(Records contained in a dataset)

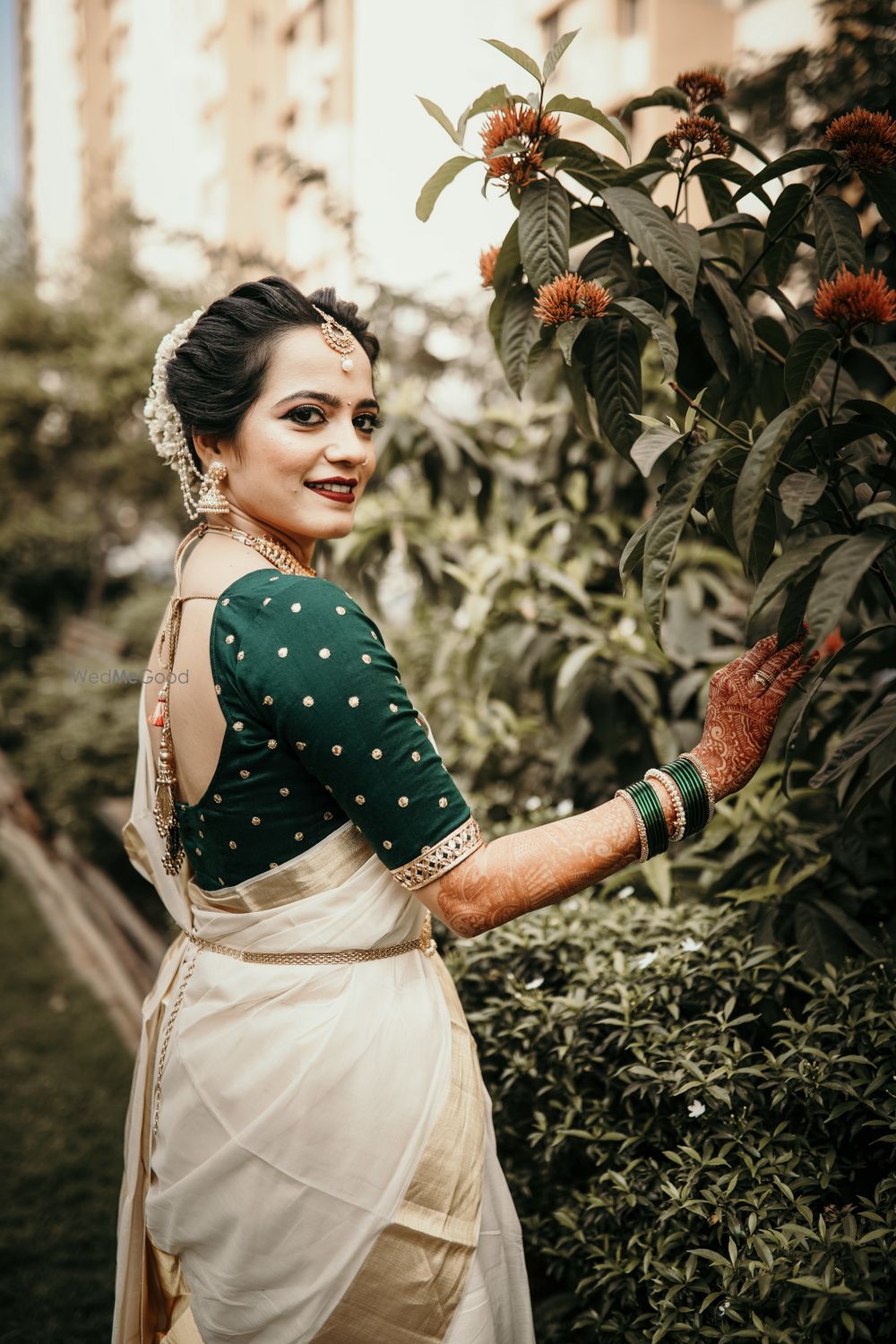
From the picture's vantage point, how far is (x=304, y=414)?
137cm

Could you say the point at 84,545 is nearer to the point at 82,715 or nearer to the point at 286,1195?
the point at 82,715

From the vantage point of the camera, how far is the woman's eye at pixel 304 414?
4.46ft

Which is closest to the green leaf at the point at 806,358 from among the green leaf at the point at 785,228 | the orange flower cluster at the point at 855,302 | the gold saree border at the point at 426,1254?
the orange flower cluster at the point at 855,302

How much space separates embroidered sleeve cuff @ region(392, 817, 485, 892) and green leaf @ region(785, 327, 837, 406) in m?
0.71

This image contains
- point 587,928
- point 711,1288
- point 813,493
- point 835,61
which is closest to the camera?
point 813,493

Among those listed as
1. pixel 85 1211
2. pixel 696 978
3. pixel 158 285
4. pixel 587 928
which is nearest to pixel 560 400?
pixel 587 928

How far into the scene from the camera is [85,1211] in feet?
9.30

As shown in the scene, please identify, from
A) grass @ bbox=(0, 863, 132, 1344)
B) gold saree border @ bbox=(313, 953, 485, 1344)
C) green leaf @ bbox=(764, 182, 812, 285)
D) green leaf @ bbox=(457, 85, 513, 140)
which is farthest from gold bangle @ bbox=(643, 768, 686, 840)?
grass @ bbox=(0, 863, 132, 1344)

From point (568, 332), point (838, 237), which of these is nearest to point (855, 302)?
point (838, 237)

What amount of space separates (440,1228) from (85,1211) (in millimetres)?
2003

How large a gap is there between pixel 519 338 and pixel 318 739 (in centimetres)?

REQUIREMENTS – Reproduce the entire listing above verbatim, leaving out the pictures.

TASK ANSWER –
From the picture's vantage point, how far is (x=304, y=414)?
137cm

Could you say the point at 84,545 is nearer to the point at 82,715 or nearer to the point at 286,1195?
the point at 82,715

From the vantage point of the camera, how far is the woman's eye at pixel 304 414?
4.46ft

Which is closest to the green leaf at the point at 806,358 from among the green leaf at the point at 785,228 | the orange flower cluster at the point at 855,302 | the gold saree border at the point at 426,1254?
the orange flower cluster at the point at 855,302

How much space separates embroidered sleeve cuff @ region(392, 817, 485, 892) and green leaf @ region(785, 327, 837, 406) in m?
0.71

This image contains
- point 587,928
- point 711,1288
- point 813,493
- point 835,61
which is closest to the camera?
point 813,493

Among those listed as
1. pixel 85 1211
2. pixel 696 978
3. pixel 158 285
4. pixel 587 928
which is nearest to pixel 560 400?
pixel 587 928

How far into the scene from the camera is [85,1211] in feet?
9.30

As shown in the scene, please identify, from
A) grass @ bbox=(0, 863, 132, 1344)
B) gold saree border @ bbox=(313, 953, 485, 1344)
C) green leaf @ bbox=(764, 182, 812, 285)
D) green leaf @ bbox=(457, 85, 513, 140)
which is farthest from gold bangle @ bbox=(643, 768, 686, 840)?
grass @ bbox=(0, 863, 132, 1344)

From point (568, 332), point (838, 237), which of these is nearest to point (855, 302)?
point (838, 237)

What amount of space separates (440,1228) from (85,1211) (in millimetres)?
2003

How large a gap is there between pixel 519 338 and pixel 318 739 (in centimetres)?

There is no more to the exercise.